§ **DIRECTIONS**: For the material below, return exactly the lines starting at the line containing "[citizen-science consensus label]" and ending at the line containing "common name: blue wildebeest", both ends included, and no others.

§ **DATA FOR THIS TASK**:
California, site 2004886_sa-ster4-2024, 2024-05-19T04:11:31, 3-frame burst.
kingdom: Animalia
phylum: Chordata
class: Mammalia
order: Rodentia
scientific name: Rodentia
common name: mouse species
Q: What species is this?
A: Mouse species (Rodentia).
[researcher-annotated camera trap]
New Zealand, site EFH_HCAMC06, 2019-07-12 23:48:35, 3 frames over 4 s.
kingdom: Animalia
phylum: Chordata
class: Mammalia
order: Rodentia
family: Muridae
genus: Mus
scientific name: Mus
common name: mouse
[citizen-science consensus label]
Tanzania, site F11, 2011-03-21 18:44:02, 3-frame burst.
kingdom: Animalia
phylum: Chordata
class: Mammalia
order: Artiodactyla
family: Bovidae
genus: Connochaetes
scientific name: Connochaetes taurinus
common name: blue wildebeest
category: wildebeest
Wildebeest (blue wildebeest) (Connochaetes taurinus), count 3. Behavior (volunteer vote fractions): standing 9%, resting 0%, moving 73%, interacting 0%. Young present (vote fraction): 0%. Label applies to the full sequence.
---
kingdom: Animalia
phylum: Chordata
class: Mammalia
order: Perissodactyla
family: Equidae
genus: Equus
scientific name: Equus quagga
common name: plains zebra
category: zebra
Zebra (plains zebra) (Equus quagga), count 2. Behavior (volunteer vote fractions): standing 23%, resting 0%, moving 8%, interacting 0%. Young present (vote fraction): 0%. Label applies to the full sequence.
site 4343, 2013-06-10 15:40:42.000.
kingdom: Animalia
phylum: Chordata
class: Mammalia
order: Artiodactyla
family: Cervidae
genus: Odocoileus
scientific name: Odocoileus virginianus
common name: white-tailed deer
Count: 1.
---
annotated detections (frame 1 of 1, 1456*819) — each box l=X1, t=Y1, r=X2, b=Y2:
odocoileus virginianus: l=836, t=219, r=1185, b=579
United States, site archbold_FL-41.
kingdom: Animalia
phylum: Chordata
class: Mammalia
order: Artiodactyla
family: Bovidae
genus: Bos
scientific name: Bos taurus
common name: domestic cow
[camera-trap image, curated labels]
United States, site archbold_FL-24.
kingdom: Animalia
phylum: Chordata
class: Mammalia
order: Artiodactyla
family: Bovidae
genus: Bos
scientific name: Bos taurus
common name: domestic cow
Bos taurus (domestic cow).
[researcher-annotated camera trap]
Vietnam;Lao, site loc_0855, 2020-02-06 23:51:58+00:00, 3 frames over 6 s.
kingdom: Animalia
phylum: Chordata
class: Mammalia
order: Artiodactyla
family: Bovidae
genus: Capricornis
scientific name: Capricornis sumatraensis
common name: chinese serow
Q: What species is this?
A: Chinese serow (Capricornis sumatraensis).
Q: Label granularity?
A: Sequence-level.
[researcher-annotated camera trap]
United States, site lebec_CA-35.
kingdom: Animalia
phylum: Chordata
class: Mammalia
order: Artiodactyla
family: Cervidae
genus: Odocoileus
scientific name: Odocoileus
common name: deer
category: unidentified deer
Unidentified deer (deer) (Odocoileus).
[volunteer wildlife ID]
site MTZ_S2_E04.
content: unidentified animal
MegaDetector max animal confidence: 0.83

§ **ANSWER SECTION**:
[citizen-science consensus label]
Tanzania, site F11, 2011-03-21 18:44:02, 3-frame burst.
kingdom: Animalia
phylum: Chordata
class: Mammalia
order: Artiodactyla
family: Bovidae
genus: Connochaetes
scientific name: Connochaetes taurinus
common name: blue wildebeest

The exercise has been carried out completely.